# Named Entity Recognition with SpaCy and 🔭 Galileo

In this tutorial, we'll train a model with SpaCy and explore the results in Galileo.

In [None]:
#@title Install `dataquality`

try:
    import dataquality as dq
except ImportError:
    # Upgrade pip
    !pip install -U pip &> /dev/null
    # A higher version of spacy comes preinstalled on colab
    !pip uninstall -U en-core-web-sm &> /dev/null
    # Install HF datasets for downloading the example datasets
    !pip install -U "dataquality==0.8.55.2" datasets "spacy==3.2.1" &> /dev/null
    
    print('👋 Installed necessary libraries.')
    print('🙏 Continue with the rest of the notebook or hit "Run All" again!')

    # Restart the runtime
    import os, time
    time.sleep(1) # gives the print statements time to flush
    os._exit(0) # exits without allowing the next cell to run

# SpaCy Data Preparation 
We load NER datasets from HuggingFace🤗 registry, which provide word indexed NER spans. The data is formatted to be compatible with SpaCy pipelines by converting the spans to be character indexed. 

In [None]:
#@title 🤗 HuggingFace Dataset
#@markdown You can select any dataset from [here](https://huggingface.co/datasets?language=language:en&task_categories=task_categories:token-classification&task_ids=task_ids:named-entity-recognition&sort=downloads).

dataset_name = 'conllpp' #@param ["wnut_17", "conllpp", "wikiann"] {allow-input: true}
print(f"You selected the {dataset_name} dataset")

from IPython.utils import io
from datasets import load_dataset, get_dataset_config_names

# Try to load the data. If a config (subset) is needed, pick one
try:
  with io.capture_output() as captured:
    data = load_dataset(dataset_name, trust_remote_code=True)
except ValueError as e:
  if "Config name is missing" not in repr(e):
    raise e

  configs = get_dataset_config_names(dataset_name)
  print(f"The dataset {dataset_name} has multiple subsets {configs}.")
  config = input(f"🖖 Enter the name of the subset to pick (or leave blank for any): ")
  if config:
    assert config in configs, f"{config} is not a valid subset"
  else:
    config = configs[0]
  with io.capture_output() as captured:
    data = load_dataset(dataset_name, name=config, trust_remote_code=True)

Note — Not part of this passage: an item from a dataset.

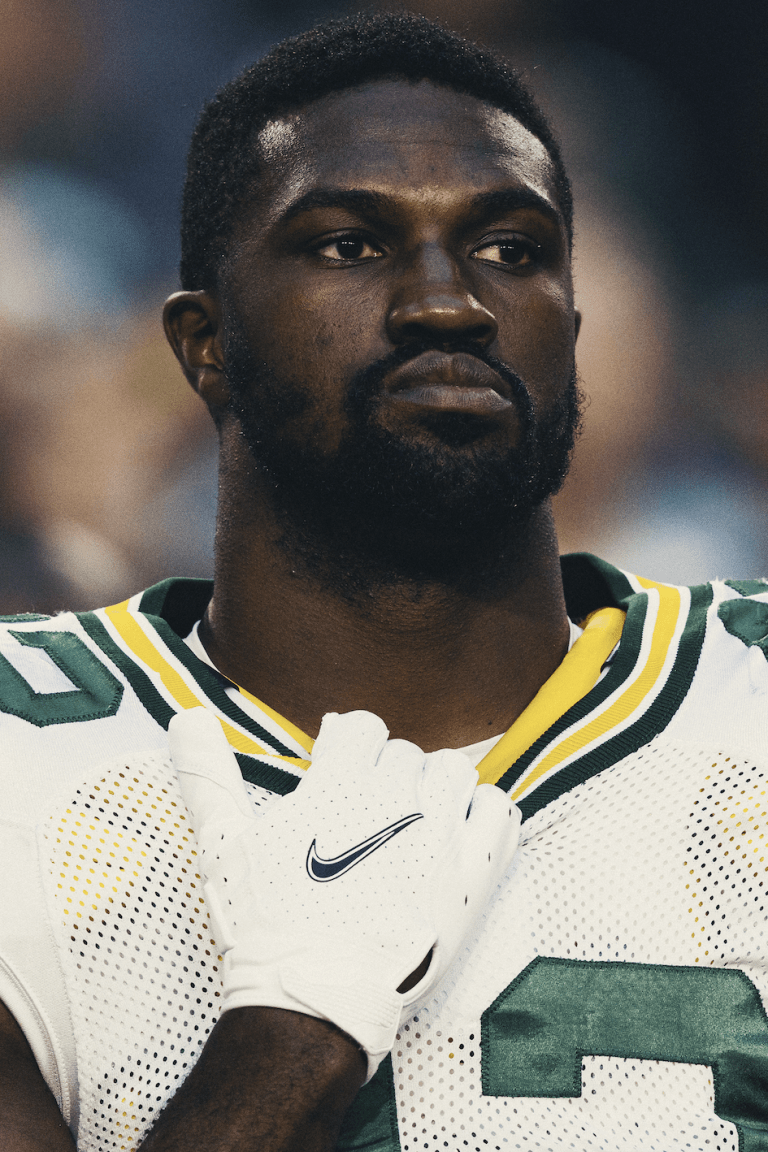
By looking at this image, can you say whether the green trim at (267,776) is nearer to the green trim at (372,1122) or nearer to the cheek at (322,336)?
the green trim at (372,1122)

# Check that the dataset has at least train and either of validation/test
assert "train" in data and {"validation", "test"}.intersection(data), \
f"💾 The dataset {dataset_name} has either no train, or no validation or test splits, select another one."

print(f"\n🏆 Dataset {dataset_name} loaded succesfully")

# A small function for minimizing the dataset for testing
import os

def _minimize_for_ci() -> bool:
    return os.getenv("MINIMIZE_FOR_CI", "false") == "true"

In [None]:
#@title
#@markdown Converting HF-formatted NER datasets to the Spacy format

import pandas as pd

class NerDataset:
    """
    Helper class to prepare the HF files for model input and output.
    """
    # text and gold_spans 
    def __init__(self, split, labels, label_col="ner_tags"):
      self.idx2label = {k:v for (k,v) in enumerate(labels)}
      self.list_of_labels = labels
      self.ner_token_tags = data[split][label_col]
      self.tokens = data[split]['tokens']
      self.split = split
      self.text_inputs = [' '.join(_tokens) for _tokens in self.tokens]
      self.gold_spans = [self.extract_spans(sample_tokens, sample_ner_token_tags) for (sample_tokens, sample_ner_token_tags) in zip(self.tokens, self.ner_token_tags)]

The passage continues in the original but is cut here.